### Provided information ###
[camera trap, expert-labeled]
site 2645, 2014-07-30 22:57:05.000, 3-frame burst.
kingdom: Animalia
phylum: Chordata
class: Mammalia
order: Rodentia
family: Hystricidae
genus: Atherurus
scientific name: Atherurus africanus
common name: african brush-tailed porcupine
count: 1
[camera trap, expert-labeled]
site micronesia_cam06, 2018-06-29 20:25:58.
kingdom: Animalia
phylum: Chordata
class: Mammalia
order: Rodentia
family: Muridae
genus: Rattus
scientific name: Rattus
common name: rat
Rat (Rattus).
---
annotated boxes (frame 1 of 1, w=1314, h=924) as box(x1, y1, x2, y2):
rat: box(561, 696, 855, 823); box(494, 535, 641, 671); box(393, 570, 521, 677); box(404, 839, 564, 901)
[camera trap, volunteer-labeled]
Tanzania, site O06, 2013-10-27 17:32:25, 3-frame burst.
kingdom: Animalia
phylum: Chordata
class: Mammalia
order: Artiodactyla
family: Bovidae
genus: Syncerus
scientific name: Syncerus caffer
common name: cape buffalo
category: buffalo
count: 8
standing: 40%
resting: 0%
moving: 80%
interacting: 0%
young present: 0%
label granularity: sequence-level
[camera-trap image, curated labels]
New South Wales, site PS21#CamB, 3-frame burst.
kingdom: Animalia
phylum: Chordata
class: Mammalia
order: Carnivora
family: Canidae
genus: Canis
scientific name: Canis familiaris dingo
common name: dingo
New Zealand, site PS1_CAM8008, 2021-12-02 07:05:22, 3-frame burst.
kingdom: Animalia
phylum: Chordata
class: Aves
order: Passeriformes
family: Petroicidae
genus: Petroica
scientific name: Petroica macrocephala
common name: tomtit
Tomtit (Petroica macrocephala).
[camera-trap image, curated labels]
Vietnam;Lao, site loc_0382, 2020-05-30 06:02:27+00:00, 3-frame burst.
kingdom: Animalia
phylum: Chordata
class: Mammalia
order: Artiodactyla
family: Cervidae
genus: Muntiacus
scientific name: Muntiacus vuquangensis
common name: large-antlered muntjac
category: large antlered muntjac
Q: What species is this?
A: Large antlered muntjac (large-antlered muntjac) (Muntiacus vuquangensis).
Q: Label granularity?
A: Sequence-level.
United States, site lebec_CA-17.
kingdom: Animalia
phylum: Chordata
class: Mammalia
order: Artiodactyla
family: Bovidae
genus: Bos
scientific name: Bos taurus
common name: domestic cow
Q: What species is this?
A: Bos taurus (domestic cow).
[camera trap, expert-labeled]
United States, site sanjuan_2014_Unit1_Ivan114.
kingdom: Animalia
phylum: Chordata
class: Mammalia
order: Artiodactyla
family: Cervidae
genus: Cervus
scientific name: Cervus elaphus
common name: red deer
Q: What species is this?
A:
###
• **About this task**:
Nothing in the records should change when you repeat them all.

• **Solution for this problem**:
[camera trap, expert-labeled]
site 2645, 2014-07-30 22:57:05.000, 3-frame burst.
kingdom: Animalia
phylum: Chordata
class: Mammalia
order: Rodentia
family: Hystricidae
genus: Atherurus
scientific name: Atherurus africanus
common name: african brush-tailed porcupine
count: 1
[camera trap, expert-labeled]
site micronesia_cam06, 2018-06-29 20:25:58.
kingdom: Animalia
phylum: Chordata
class: Mammalia
order: Rodentia
family: Muridae
genus: Rattus
scientific name: Rattus
common name: rat
Rat (Rattus).
---
annotated boxes (frame 1 of 1, w=1314, h=924) as box(x1, y1, x2, y2):
rat: box(561, 696, 855, 823); box(494, 535, 641, 671); box(393, 570, 521, 677); box(404, 839, 564, 901)
[camera trap, volunteer-labeled]
Tanzania, site O06, 2013-10-27 17:32:25, 3-frame burst.
kingdom: Animalia
phylum: Chordata
class: Mammalia
order: Artiodactyla
family: Bovidae
genus: Syncerus
scientific name: Syncerus caffer
common name: cape buffalo
category: buffalo
count: 8
standing: 40%
resting: 0%
moving: 80%
interacting: 0%
young present: 0%
label granularity: sequence-level
[camera-trap image, curated labels]
New South Wales, site PS21#CamB, 3-frame burst.
kingdom: Animalia
phylum: Chordata
class: Mammalia
order: Carnivora
family: Canidae
genus: Canis
scientific name: Canis familiaris dingo
common name: dingo
New Zealand, site PS1_CAM8008, 2021-12-02 07:05:22, 3-frame burst.
kingdom: Animalia
phylum: Chordata
class: Aves
order: Passeriformes
family: Petroicidae
genus: Petroica
scientific name: Petroica macrocephala
common name: tomtit
Tomtit (Petroica macrocephala).
[camera-trap image, curated labels]
Vietnam;Lao, site loc_0382, 2020-05-30 06:02:27+00:00, 3-frame burst.
kingdom: Animalia
phylum: Chordata
class: Mammalia
order: Artiodactyla
family: Cervidae
genus: Muntiacus
scientific name: Muntiacus vuquangensis
common name: large-antlered muntjac
category: large antlered muntjac
Q: What species is this?
A: Large antlered muntjac (large-antlered muntjac) (Muntiacus vuquangensis).
Q: Label granularity?
A: Sequence-level.
United States, site lebec_CA-17.
kingdom: Animalia
phylum: Chordata
class: Mammalia
order: Artiodactyla
family: Bovidae
genus: Bos
scientific name: Bos taurus
common name: domestic cow
Q: What species is this?
A: Bos taurus (domestic cow).
[camera trap, expert-labeled]
United States, site sanjuan_2014_Unit1_Ivan114.
kingdom: Animalia
phylum: Chordata
class: Mammalia
order: Artiodactyla
family: Cervidae
genus: Cervus
scientific name: Cervus elaphus
common name: red deer
Q: What species is this?
A:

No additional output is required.